Description Martin 2020-07-21 16:35:48 UTC

After installing Kernel 5.7.x my system asap wakes up from standby. This was not the case till 5.7.0-rc1

I bisected the Kernel and found out that this commit seems to be the problem:

c4c8dd6ef807663e42a5f04ea77cd62029eb99fa is the first bad commit
commit c4c8dd6ef807663e42a5f04ea77cd62029eb99fa
Author: Takashi Iwai <tiwai@suse.de>
Date:   Mon Apr 13 10:20:33 2020 +0200

    ALSA: hda: Skip controller resume if not needed
    
    The HD-audio controller does system-suspend and resume operations by
    directly calling its helpers __azx_runtime_suspend() and
    __azx_runtime_resume().  However, in general, we don't have to resume
    always the device fully at the system resume; typically, if a device
    has been runtime-suspended, we can leave it to runtime resume.
    
    Usually for achieving this, the driver would call
    pm_runtime_force_suspend() and pm_runtime_force_resume() pairs in the
    system suspend and resume ops.  Unfortunately, this doesn't work for
    the resume path in our case.  For handling the jack detection at the
    system resume, a child codec device may need the (literally) forcibly
    resume even if it's been runtime-suspended, and for that, the
    controller device must be also resumed even if it's been suspended.
    
    This patch is an attempt to improve the situation.  It replaces the
    direct __azx_runtime_suspend()/_resume() calls with with
    pm_runtime_force_suspend() and pm_runtime_force_resume() with a slight
    trick as we've done for the codec side.  More exactly:
    
    - azx_has_pm_runtime() check is dropped from azx_runtime_suspend() and
      azx_runtime_resume(), so that it can be properly executed from the
      system-suspend/resume path
    
    - The WAKEEN handling depends on the card's power state now; it's set
      and cleared only for the runtime-suspend
    
    - azx_resume() checks whether any codec may need the forcible resume
      beforehand.  If the forcible resume is required, it does temporary
      PM refcount up/down for actually triggering the runtime resume.
    
    - A new helper function, hda_codec_need_resume(), is introduced for
      checking whether the codec needs a forcible runtime-resume, and the
      existing code is rewritten with that.
    
    BugLink: https://bugzilla.kernel.org/show_bug.cgi?id=207043
    Link: https://lore.kernel.org/r/20200413082034.25166-6-tiwai@suse.de
    Signed-off-by: Takashi Iwai <tiwai@suse.de>

 include/sound/hda_codec.h |  5 +++++
 sound/pci/hda/hda_codec.c |  2 +-
 sound/pci/hda/hda_intel.c | 38 +++++++++++++++++++++++++++-----------
 3 files changed, 33 insertions(+), 12 deletions(-)

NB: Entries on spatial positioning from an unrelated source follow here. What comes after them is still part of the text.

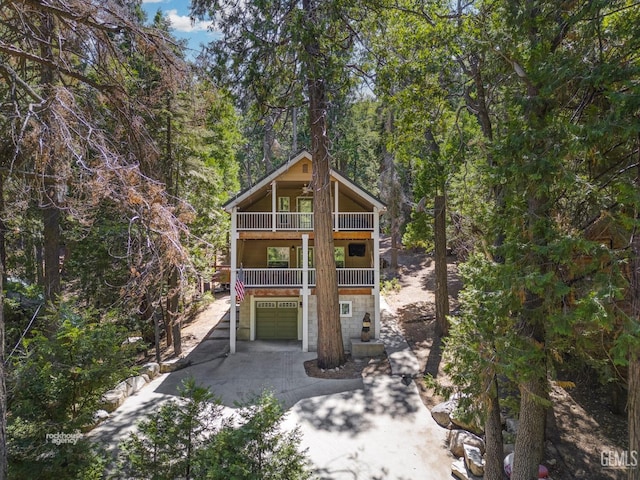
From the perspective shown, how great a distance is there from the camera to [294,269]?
48.4ft

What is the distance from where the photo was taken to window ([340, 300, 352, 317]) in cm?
1479

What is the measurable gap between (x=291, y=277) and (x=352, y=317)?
3010 millimetres

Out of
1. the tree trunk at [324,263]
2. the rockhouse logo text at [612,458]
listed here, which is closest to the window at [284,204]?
the tree trunk at [324,263]

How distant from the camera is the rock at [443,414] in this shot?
8602mm

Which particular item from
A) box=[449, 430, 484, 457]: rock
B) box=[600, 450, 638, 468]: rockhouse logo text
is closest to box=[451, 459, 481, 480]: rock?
box=[449, 430, 484, 457]: rock

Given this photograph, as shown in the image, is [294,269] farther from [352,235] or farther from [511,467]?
[511,467]

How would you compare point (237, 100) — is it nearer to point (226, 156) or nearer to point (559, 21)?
point (559, 21)

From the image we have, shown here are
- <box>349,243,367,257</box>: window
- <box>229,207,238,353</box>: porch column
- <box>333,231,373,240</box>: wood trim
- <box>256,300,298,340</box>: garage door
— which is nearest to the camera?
<box>229,207,238,353</box>: porch column

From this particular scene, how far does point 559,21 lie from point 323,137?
6.98 meters

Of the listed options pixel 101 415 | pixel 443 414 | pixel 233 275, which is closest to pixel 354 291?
pixel 233 275

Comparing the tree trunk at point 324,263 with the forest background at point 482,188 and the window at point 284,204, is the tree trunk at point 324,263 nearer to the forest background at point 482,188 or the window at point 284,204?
the forest background at point 482,188

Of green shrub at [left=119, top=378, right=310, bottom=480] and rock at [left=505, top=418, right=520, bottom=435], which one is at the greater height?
green shrub at [left=119, top=378, right=310, bottom=480]

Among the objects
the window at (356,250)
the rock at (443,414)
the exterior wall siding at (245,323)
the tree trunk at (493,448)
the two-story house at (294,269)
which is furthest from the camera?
the window at (356,250)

Comment 1 Takashi Iwai 2020-07-21 16:48:10 UTC

This should have been addressed in the later commit 8d6762af302d69f76fa788a277a56a9d9cd275d5
    ALSA: hda: Always use jackpoll helper for jack update after resume

Comment 2 Martin 2020-07-21 16:57:48 UTC

that is odd, because I still have it with Kernel 5.7.9 and Kernel 5.8.0-rc5

Comment 3 Takashi Iwai 2020-07-21 18:14:45 UTC

So it might be another issue?  Try to run bisect with applying 8d6762af302 manually when c4c8dd6e is committed.  IOW, if you apply 8d6762af302 on top of c4c8dd6e, does the problem still appear?

Comment 4 Martin 2020-07-21 18:51:56 UTC

Can you please elaborate in detail how I do that?
I don't want to make a mistake here ...

Comment 5 Takashi Iwai 2020-07-21 19:09:40 UTC

You tried bisection and it pointed to the commit c4c8dd6e.
And try to cherry-pick 8d6762af302 on top of the commit c4c8dd6e, and see whether this state still shows the problem.  If yes, it implies that the fix in commit 8d6762af302 doesn't suffice.  Or if it doesn't show the problem, the problem is something different, introduced by another commit at a later point.

Comment 6 Martin 2020-07-21 20:55:40 UTC

thank you I hope I did it right.
1. git reset --hard c4c8dd6e
2. git cherry-pick 8d6762af302

3. make localmodconfig
4. make -j10

sadly it does not compile. 

Did I do something wrong?

make[1]: *** [scripts/Makefile.build:101: arch/x86/kernel/asm-offsets.s] Fehler 1
make: *** [Makefile:1113: prepare0] Fehler 2
make: *** Es wird auf noch nicht beendete Prozesse gewartet....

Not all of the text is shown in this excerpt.